From an operational perspective you can go a bit further:
- Are processes performing effectively?
- What criteria should be met?
- Are the criteria being met?
- Are you training your resources to cross-function?
Does your quality management system aim to bind the work and material resources of your organization in the most effective way to achieve the objectives of the organization?
Project human resource management.
The project manager must be a good leader and be able to motivate and influence the team to be successful. In addition this knowledge area focuses on the team management tools as well as the interpersonal skills. On a project you will develop you resource plan, acquire the team and then develop and manage them.

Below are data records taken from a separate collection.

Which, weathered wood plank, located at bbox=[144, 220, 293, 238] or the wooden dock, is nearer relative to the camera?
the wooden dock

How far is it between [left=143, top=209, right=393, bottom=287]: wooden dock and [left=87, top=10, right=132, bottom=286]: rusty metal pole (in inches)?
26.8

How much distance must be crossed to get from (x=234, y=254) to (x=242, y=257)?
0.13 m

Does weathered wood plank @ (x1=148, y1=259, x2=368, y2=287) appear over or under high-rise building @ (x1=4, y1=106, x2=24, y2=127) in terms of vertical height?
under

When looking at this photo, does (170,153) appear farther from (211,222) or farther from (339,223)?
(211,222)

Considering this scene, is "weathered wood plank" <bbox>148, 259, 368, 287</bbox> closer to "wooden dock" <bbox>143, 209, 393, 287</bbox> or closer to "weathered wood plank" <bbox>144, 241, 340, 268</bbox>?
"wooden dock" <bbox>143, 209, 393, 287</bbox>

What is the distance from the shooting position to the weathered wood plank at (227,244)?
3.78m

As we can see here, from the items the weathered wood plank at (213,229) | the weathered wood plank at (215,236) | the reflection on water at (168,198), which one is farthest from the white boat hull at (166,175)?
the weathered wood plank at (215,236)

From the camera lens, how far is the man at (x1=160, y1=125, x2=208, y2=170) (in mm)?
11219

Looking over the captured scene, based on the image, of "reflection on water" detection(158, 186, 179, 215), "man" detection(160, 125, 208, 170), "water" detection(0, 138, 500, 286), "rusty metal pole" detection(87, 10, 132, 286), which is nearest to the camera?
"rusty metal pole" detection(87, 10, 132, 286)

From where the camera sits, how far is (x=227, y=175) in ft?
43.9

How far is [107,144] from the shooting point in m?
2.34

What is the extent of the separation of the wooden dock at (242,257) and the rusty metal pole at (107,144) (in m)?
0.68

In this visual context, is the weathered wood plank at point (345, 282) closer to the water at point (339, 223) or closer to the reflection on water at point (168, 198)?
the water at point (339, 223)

Again, operational management works quite the same. If there is a job opening, you will develop the job description for the type of resource you need. You then need to acquire the skill in the market. Once you have appointed a suitable candidate you need to ensure their skills are developed and they need to be managed by the team lead/manager.
If you’re using a project management system that can show you the workload/demand on resources as well as the actuals worked it will put the power back in management’s hands.
Project communications management.
This knowledge area focuses on keeping the stakeholders appropriately informed throughout the life cycle of a project. It includes the processes that ensure timely and appropriate generation, gathering, circulation, storage, recovery, and the ultimate disposition of project information.
Again, the similarities are striking.
During your normal operations you need to also give feedback to staff, executive management, the board of directors and most importantly clients. You need to ensure that you have the right management information at hand to provide all types of feedback and not base it on thumb sucked stats. Daily stand up team meetings are great for ensuring communication flows and are a good platform for discussing and resolving hampering factors. This can be built up to include management to align regularly (even just for 15 min per day).
Project risk management.
Project risk management is the identification, assessment, and ranking of risks followed by the methods resources are applied to decrease, monitor, and control the probability and/or impact of events that might occur.
The term Operational Risk Management is defined as a continual cyclic process which includes risk assessment, risk decision making, and implementation of risk controls, which results in acceptance, mitigation, or avoidance of risk.
There is no real difference between project and operational risk management in my mind. So why not use the same system you use for project risk identification and run it for your business?
Project procurement management.
This PMBOK knowledge area is used to obtain goods, services or scope from outside the organization. It might or might not be handled on the basis of formal procurement activities.
If you are operating a manufacturing plant you surely need to first plan what needs to be procured, conduct and administer and lastly close the procurement loop. This might sound like a repetitive process that doesn’t need to be tracked, but how else do you ensure that everything is happening? How can you improve on your procurement if you do not know how long it takes from beginning to end?
Bringing it all together
If you consider all of the information mentioned, is there any reason why your life of mine cannot be scheduled as a project? Why can all work happening on your manufacturing plant not be scheduled as small iterative projects rolling up to achieve the strategic goals set out for the company?
The search continues for technologies and processes that raise productivity while at the same time ensuring costs and risks are managed…… I am saying – why not use your project management tools and techniques to do just that?